Maintenance: 0.1, 0.15, and 0.2 mg/kg administered at 25% recovery of control T1 (defined as 3 twitches of train-of-four) provides a median of 12, 17, and 24 minutes of clinical duration under anesthesia

Rapid sequence intubation: 0.6-1.2 mg/kg in appropriately premedicated and anesthetized patients with excellent or good intubating conditions within 2 minutes

Continuous infusion: Initial: 0.01-0.012 mg/kg/minute only after early evidence of spontaneous recovery of neuromuscular function is evident

Dosing adjustment in hepatic impairment: Reductions are necessary in patients with liver disease


Administration

Administer I.V. only


Monitoring Parameters

Peripheral nerve stimulator measuring twitch response, heart rate, blood pressure, assisted ventilation status


Nursing Implications

Concurrent sedation and analgesia are needed


Dosage Forms

Injection, as bromide: 10 mg/mL (5 mL, 10 mL)


References

Bartkowski RR, Witkowski TA, Azad S, et al, "Rocuronium Onset of Action: A Comparison With Atracurium and Vecuronium," Anesth Analg, 1993, 77(3):574-8.

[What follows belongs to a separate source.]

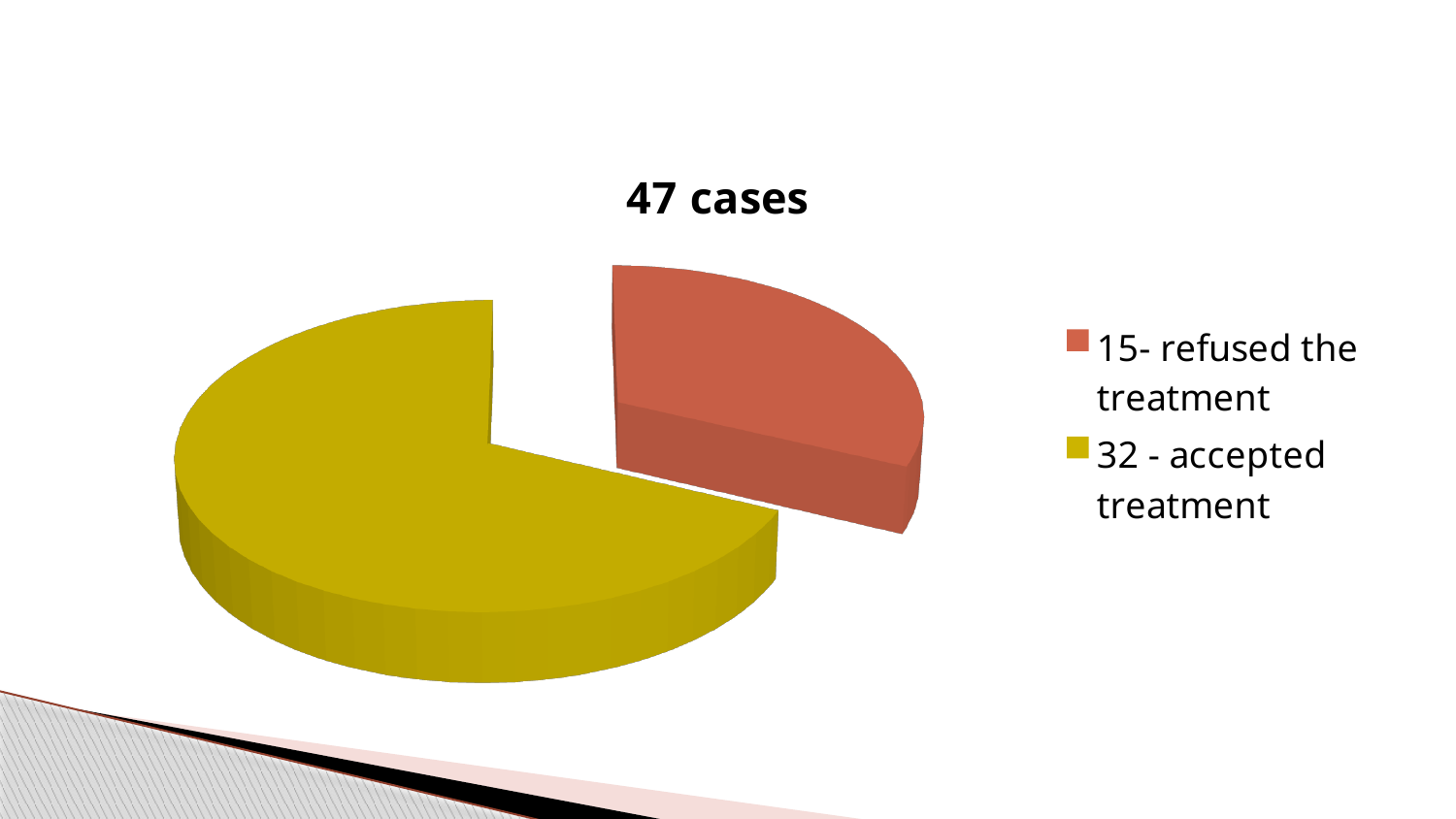
What kind of chart is shown on the slide? Pie chart What is the total number of cases represented in the pie chart? 47 How many entries does the legend list? 2 How many slices does the pie chart have? 2 How many cases refused the treatment? 15 Which category has the largest slice of the pie? 32 - accepted treatment How many cases accepted treatment? 32 What is the difference between the number of cases that accepted treatment and the number that refused the treatment? 17 What is the title of the chart? 47 cases Which is larger: the number of cases that accepted treatment or the number that refused the treatment? Accepted treatment Which category has the smallest slice of the pie? 15- refused the treatment What colour is the slice for cases that refused the treatment? Red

Khuenl-Brady KS, Sparr H, Puhringer F, et al, "Rocuronium Bromide in the ICU: Dose Finding and Pharmacokinetics," Eur J Anaesthesiol Suppl, 1995, 11:79-80.

Puhringer FK, Khuenl-Brady KS, and Mitterschiffthaler G, "Rocuronium Bromide: Time-Course of Action in Underweight, Normal Weight, Overweight and Obese Patients," Eur J Anaesthesiol Suppl, 1995, 11:107-10.